OBIETTIVO DICHIARATO 1: Nel testo fornito su Gentile e la lingua, perché le parole vanno studiate nel loro contesto di occorrenza?

TESTO FORNITO:
*-*-*

Non si tratta di operare quella che Gentile avvertiva come una delle insidie del linguaggio, lasciandosi cioè «irretire nelle maglie del linguaggio meccanicisticamente analizzato» (G. Gentile, Teoria generale dello spirito come atto puro, 1916, 20127, p. 25), ma esattamente al contrario valorizzare la dimensione individuale, contingente e creativa che, in termini saussuriani, la parole esercita sulla dimensione della langue per ricostruire un più generale quadro dell’uso della lingua in Gentile. Secondo le indicazioni del filosofo siciliano, la
parola, quale i grammatici la studiano (o piuttosto, credono studiarla), quasi membro per sé stante dell’organismo linguistico, suona viva e pregna del suo significato, nella funzione che le è essenziale, soltanto nel contesto di un discorso (G. Gentile, Sommario di pedagogia, 1° vol., cit., p. 56),
ed è proprio nel contesto di occorrenza che le parole vanno studiate, con la fondamentale consapevolezza dell’importanza che ogni accadimento linguistico ha per la lingua.

*-*-*

OBIETTIVO DICHIARATO 2: Nei record, riporta le righe dalla riga che contiene "Based on the" fino alla fine dei record, estremi inclusi, cambiando "photograph" in "picture" e lasciando invariato tutto il resto. Non includere le immagini.

Voci di dati salvate:
*-*-*

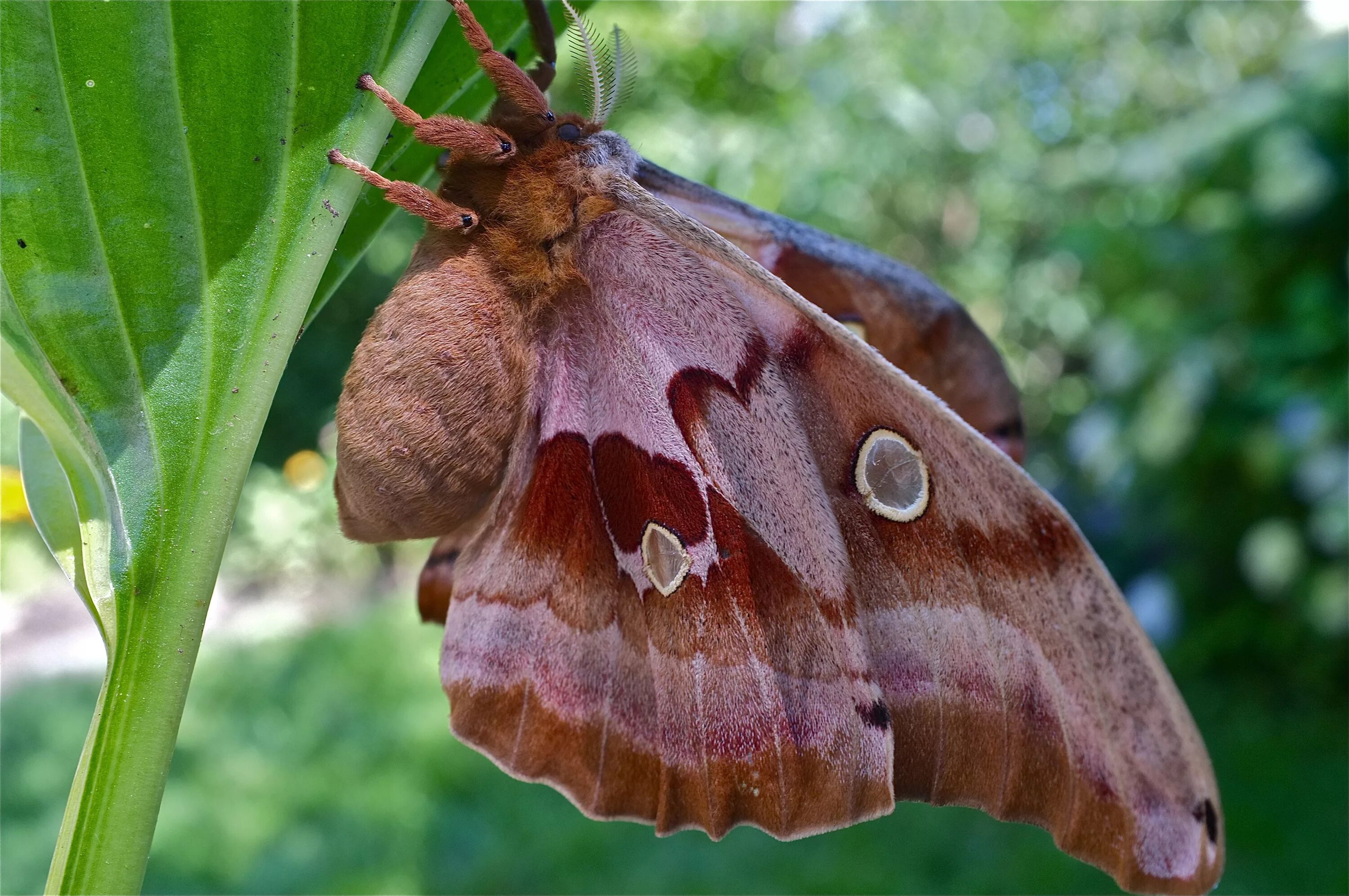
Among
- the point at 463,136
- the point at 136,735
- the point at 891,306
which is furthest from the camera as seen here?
the point at 891,306

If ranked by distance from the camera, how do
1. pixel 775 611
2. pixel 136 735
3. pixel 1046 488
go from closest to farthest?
pixel 136 735 → pixel 775 611 → pixel 1046 488

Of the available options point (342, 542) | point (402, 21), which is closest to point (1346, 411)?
point (402, 21)

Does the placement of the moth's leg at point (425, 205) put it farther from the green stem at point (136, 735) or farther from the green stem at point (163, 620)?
the green stem at point (136, 735)

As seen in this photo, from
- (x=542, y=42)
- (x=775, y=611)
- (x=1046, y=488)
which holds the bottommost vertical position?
(x=775, y=611)

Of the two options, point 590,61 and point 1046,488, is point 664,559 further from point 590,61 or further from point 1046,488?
point 1046,488

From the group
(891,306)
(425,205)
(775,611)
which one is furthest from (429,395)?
(891,306)

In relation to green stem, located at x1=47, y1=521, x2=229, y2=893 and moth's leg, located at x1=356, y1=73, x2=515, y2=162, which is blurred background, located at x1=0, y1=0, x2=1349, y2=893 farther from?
green stem, located at x1=47, y1=521, x2=229, y2=893

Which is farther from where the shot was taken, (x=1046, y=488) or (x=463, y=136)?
(x=1046, y=488)

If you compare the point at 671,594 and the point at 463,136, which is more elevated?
the point at 463,136
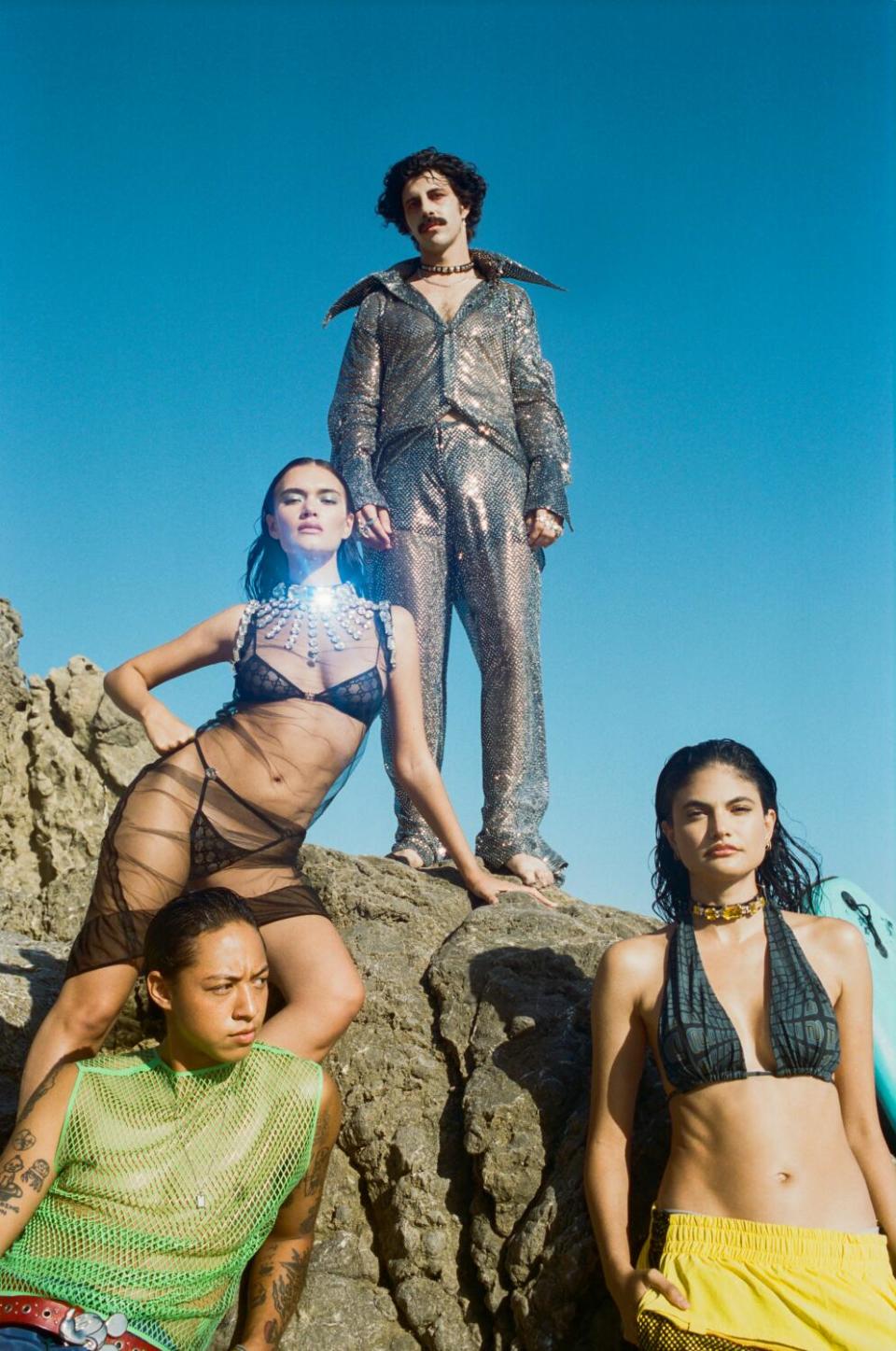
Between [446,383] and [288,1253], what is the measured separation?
3.30 meters

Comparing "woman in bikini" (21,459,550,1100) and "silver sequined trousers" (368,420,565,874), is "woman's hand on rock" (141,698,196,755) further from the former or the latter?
"silver sequined trousers" (368,420,565,874)

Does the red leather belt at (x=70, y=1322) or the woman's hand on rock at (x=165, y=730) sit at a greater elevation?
the woman's hand on rock at (x=165, y=730)

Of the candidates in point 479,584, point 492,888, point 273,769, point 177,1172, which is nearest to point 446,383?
point 479,584

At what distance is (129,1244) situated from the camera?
268 centimetres

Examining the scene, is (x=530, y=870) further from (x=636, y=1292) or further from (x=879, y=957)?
(x=636, y=1292)

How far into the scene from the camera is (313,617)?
155 inches

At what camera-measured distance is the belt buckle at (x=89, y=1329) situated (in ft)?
8.27

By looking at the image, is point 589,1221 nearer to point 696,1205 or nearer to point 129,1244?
point 696,1205

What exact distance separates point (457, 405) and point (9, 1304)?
140 inches

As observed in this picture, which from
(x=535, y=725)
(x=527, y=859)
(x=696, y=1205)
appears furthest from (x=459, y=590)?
(x=696, y=1205)

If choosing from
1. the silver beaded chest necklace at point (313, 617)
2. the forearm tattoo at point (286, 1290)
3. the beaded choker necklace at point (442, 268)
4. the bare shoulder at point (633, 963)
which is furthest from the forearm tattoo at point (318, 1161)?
the beaded choker necklace at point (442, 268)

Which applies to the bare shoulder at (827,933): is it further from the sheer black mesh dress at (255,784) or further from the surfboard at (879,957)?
the sheer black mesh dress at (255,784)

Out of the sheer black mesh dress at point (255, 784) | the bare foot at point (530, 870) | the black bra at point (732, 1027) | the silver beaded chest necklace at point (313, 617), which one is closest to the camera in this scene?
the black bra at point (732, 1027)

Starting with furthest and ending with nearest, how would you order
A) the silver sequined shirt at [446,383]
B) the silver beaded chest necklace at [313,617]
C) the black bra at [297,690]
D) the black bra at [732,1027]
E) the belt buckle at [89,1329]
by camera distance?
the silver sequined shirt at [446,383] < the silver beaded chest necklace at [313,617] < the black bra at [297,690] < the black bra at [732,1027] < the belt buckle at [89,1329]
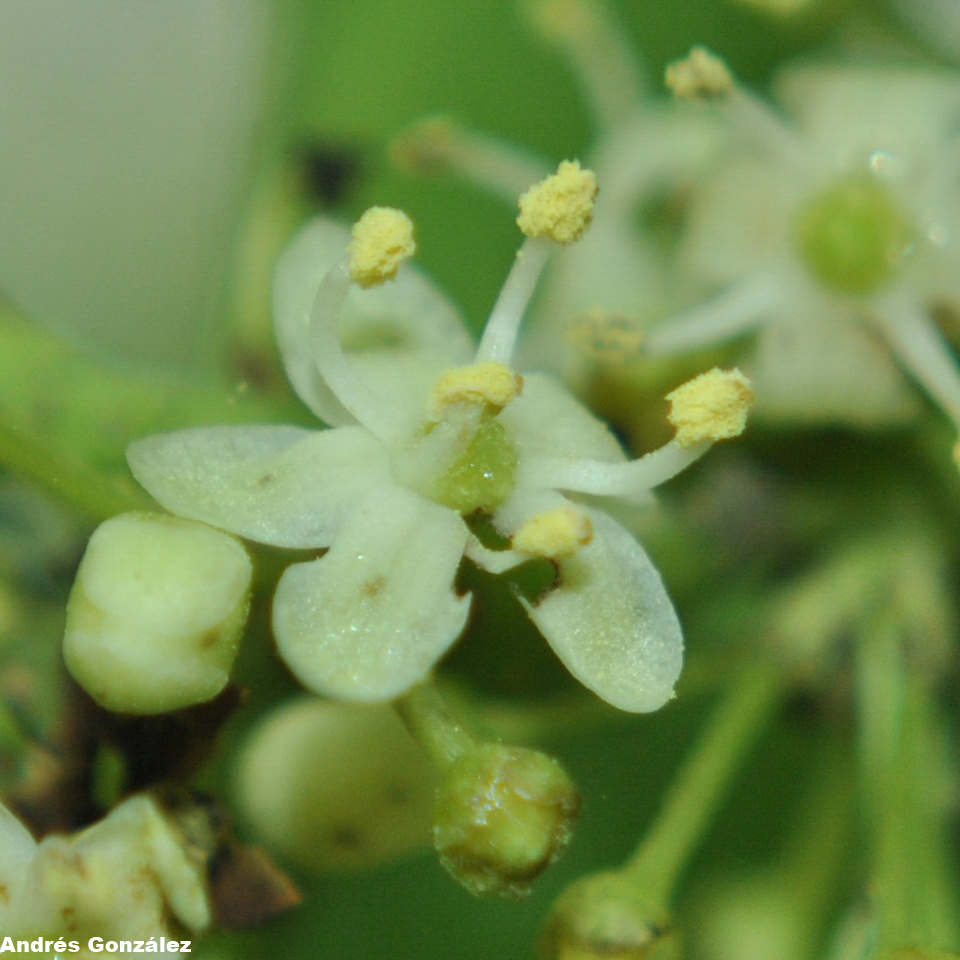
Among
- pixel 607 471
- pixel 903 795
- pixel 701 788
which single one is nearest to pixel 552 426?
pixel 607 471

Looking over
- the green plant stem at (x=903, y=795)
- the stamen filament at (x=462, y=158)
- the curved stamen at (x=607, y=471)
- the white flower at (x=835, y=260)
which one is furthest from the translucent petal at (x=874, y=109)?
the curved stamen at (x=607, y=471)

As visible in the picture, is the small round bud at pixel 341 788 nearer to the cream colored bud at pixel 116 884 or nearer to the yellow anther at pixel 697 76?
the cream colored bud at pixel 116 884

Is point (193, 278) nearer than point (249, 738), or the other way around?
point (249, 738)

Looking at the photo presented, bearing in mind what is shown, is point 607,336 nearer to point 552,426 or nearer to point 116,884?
point 552,426

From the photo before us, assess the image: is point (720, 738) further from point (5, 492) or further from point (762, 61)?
point (762, 61)

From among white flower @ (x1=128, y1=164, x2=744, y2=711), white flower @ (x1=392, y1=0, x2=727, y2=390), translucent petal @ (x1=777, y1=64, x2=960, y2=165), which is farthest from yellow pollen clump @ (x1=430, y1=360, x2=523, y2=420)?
translucent petal @ (x1=777, y1=64, x2=960, y2=165)

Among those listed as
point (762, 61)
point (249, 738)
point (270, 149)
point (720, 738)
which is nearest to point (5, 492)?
point (249, 738)
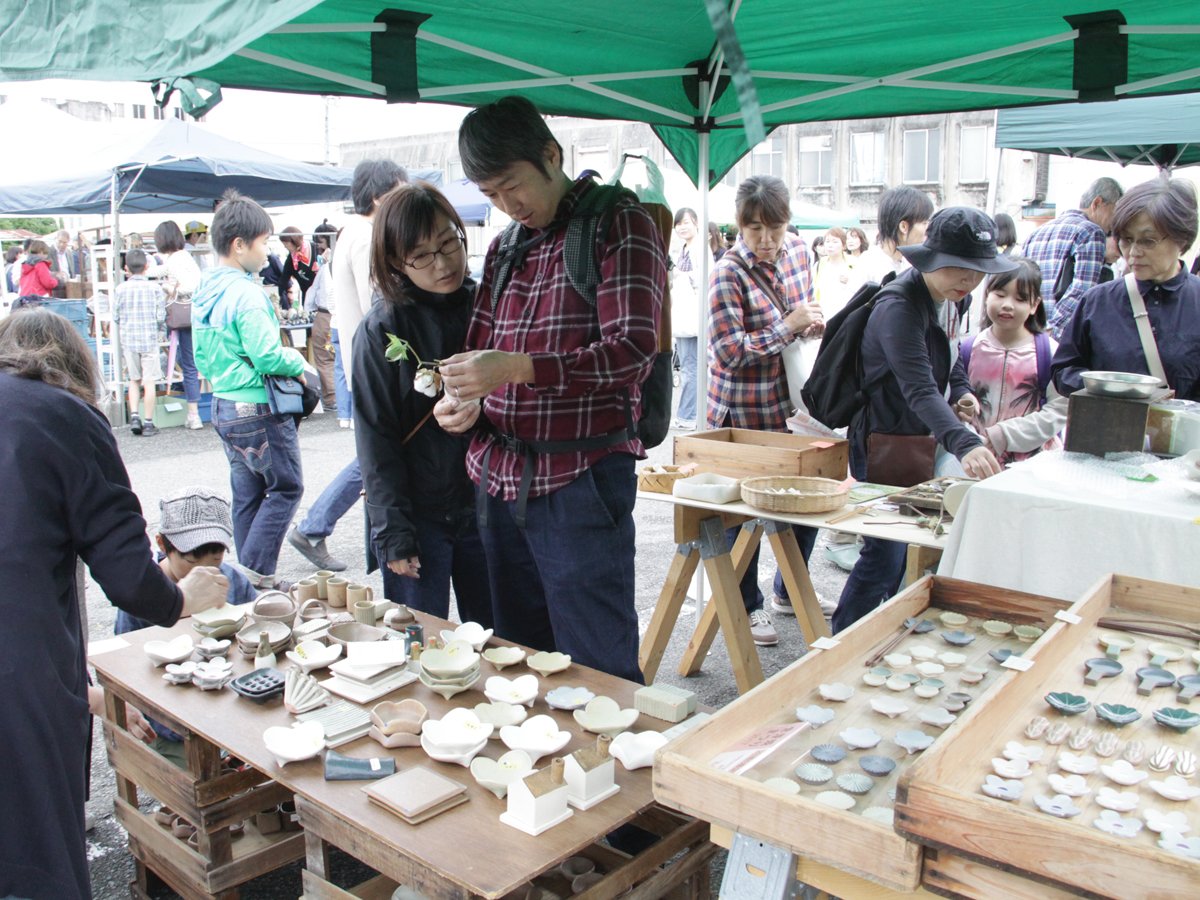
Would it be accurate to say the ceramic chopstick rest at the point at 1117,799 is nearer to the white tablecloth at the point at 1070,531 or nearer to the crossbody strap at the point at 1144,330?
the white tablecloth at the point at 1070,531

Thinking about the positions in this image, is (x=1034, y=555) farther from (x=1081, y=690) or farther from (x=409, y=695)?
(x=409, y=695)

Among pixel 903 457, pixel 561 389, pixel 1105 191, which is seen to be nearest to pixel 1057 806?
pixel 561 389

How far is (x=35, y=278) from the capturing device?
1002cm

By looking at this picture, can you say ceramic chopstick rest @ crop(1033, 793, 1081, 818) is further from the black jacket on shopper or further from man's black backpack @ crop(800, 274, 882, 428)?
man's black backpack @ crop(800, 274, 882, 428)

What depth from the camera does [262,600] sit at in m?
2.21

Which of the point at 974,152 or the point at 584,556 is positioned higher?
the point at 974,152

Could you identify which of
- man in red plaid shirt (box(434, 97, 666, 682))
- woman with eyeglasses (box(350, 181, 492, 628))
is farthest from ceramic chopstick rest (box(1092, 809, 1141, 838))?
woman with eyeglasses (box(350, 181, 492, 628))

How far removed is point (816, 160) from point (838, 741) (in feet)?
76.0

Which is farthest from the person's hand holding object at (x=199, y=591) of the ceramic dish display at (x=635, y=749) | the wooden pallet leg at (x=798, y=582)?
the wooden pallet leg at (x=798, y=582)

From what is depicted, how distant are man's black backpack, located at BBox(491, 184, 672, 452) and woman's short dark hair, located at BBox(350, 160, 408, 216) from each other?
1.49 meters

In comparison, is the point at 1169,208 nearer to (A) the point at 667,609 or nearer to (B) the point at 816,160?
(A) the point at 667,609

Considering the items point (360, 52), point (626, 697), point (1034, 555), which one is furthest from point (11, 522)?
point (1034, 555)

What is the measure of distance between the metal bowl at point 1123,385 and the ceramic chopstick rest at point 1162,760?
1.14 m

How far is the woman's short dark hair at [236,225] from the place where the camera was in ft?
11.8
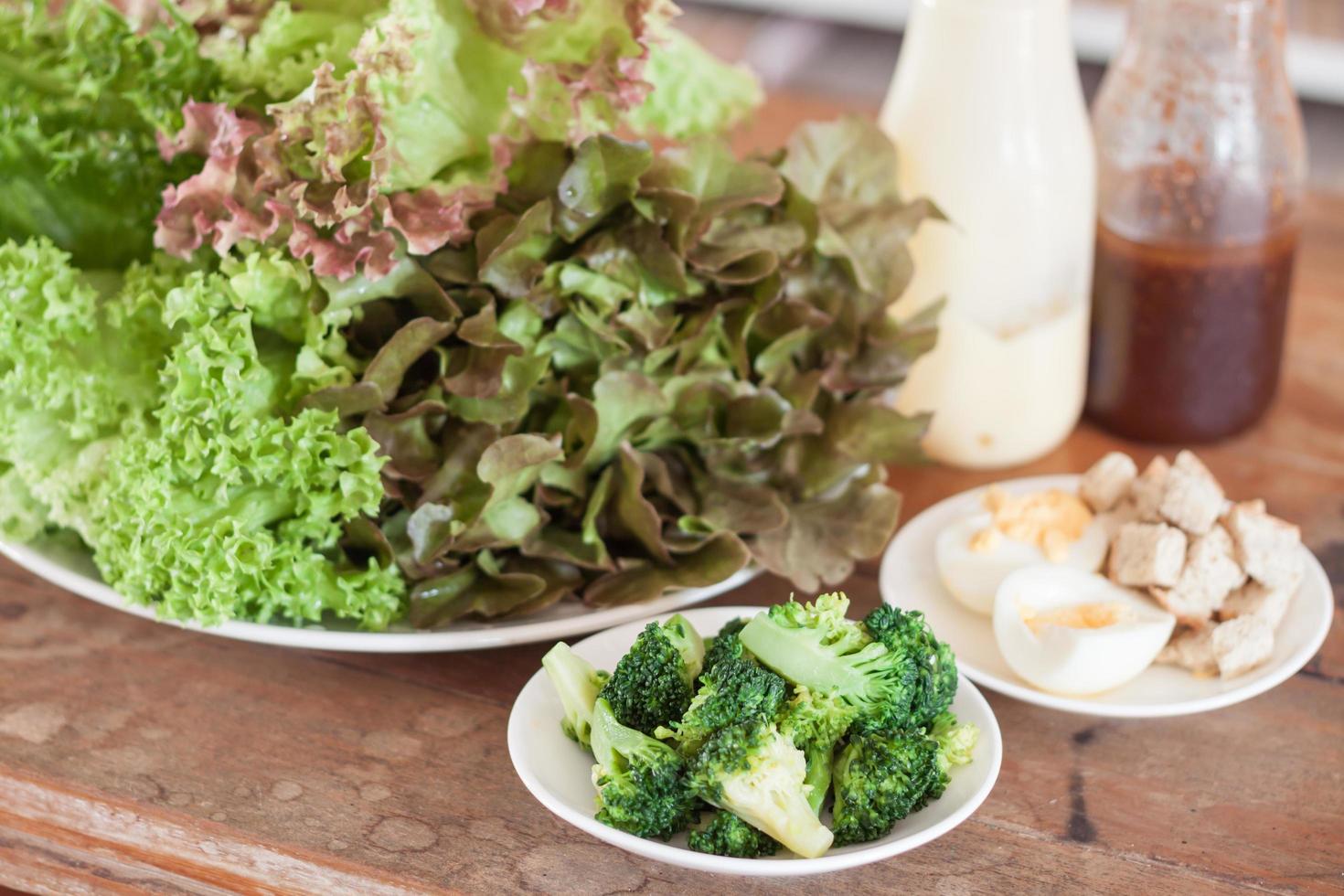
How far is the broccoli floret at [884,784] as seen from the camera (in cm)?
87

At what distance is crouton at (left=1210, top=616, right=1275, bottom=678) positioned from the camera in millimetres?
1060

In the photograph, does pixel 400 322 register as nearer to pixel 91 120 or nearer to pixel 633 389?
pixel 633 389

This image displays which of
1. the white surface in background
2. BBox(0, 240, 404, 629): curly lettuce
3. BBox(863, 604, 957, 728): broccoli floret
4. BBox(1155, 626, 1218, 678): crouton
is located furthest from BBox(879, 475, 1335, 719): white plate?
the white surface in background

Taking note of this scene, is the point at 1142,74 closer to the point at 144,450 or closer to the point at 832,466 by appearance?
the point at 832,466

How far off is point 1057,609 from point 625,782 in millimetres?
416

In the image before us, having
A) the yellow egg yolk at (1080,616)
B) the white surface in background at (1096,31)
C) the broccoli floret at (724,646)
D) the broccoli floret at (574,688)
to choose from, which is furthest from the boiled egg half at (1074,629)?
the white surface in background at (1096,31)

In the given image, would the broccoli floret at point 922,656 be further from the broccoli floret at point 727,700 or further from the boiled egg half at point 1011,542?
the boiled egg half at point 1011,542

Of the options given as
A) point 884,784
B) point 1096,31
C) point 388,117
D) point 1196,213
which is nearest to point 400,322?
point 388,117

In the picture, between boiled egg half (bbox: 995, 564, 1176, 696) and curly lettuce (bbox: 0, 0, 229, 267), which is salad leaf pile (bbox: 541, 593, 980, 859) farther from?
curly lettuce (bbox: 0, 0, 229, 267)

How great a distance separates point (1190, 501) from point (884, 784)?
447 mm

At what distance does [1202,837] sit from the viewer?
0.98 metres

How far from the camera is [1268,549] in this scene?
1.12 meters

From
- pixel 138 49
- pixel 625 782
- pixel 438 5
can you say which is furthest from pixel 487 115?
pixel 625 782

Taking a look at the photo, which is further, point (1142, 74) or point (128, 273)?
point (1142, 74)
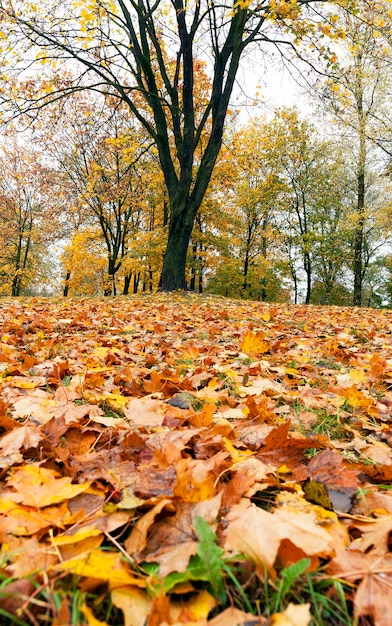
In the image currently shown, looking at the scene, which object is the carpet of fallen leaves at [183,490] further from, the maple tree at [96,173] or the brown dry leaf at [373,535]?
the maple tree at [96,173]

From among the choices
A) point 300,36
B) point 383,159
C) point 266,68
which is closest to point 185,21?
point 266,68

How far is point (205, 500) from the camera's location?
30.7 inches

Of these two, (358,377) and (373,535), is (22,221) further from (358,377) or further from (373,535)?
(373,535)

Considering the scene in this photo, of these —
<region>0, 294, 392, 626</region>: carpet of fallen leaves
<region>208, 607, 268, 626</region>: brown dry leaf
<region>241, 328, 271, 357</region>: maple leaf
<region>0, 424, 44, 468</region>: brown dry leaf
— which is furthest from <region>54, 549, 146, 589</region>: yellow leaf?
<region>241, 328, 271, 357</region>: maple leaf

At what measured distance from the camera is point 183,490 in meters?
0.78

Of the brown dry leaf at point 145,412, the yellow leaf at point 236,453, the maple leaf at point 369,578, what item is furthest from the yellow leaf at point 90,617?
the brown dry leaf at point 145,412

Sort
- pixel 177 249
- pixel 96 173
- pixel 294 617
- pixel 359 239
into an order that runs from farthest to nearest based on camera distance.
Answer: pixel 359 239, pixel 96 173, pixel 177 249, pixel 294 617

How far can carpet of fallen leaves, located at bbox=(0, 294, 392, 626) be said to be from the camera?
0.60 m

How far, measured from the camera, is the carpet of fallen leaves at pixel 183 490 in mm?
596

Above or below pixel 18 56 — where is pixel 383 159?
above

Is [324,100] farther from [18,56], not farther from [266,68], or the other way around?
[18,56]

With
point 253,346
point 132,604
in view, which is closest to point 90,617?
point 132,604

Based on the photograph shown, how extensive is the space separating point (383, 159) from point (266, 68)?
27.3 feet

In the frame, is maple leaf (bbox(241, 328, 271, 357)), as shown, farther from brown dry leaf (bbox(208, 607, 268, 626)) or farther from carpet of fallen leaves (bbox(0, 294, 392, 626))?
brown dry leaf (bbox(208, 607, 268, 626))
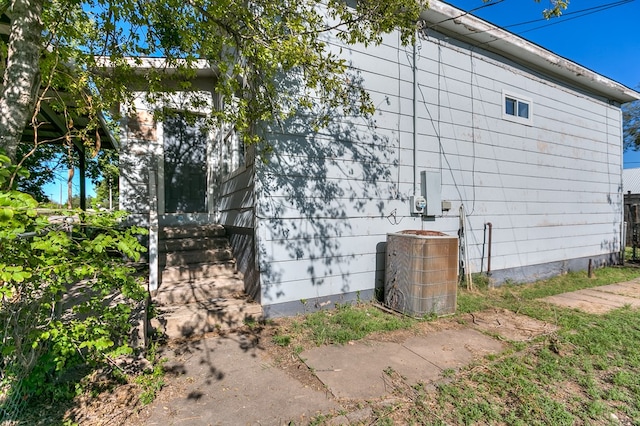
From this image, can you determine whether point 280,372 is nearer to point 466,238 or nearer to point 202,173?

*-*-*

RISULTATO CORRETTO 1: Secondo Gentile, la parola che i grammatici studiano come membro a sé stante dell'organismo linguistico suona viva e pregna del suo significato solo nel contesto di un discorso. Solo lì svolge la funzione che le è essenziale.

RISULTATO CORRETTO 2:
Based on the picture shown, how extensive is the space separating point (383, 159) from point (266, 68)?
27.3 feet

In the frame, is maple leaf (bbox(241, 328, 271, 357)), as shown, farther from brown dry leaf (bbox(208, 607, 268, 626)) or farther from carpet of fallen leaves (bbox(0, 294, 392, 626))?
brown dry leaf (bbox(208, 607, 268, 626))
From this image, can you determine whether point 280,372 is nearer to point 466,238 or nearer to point 202,173?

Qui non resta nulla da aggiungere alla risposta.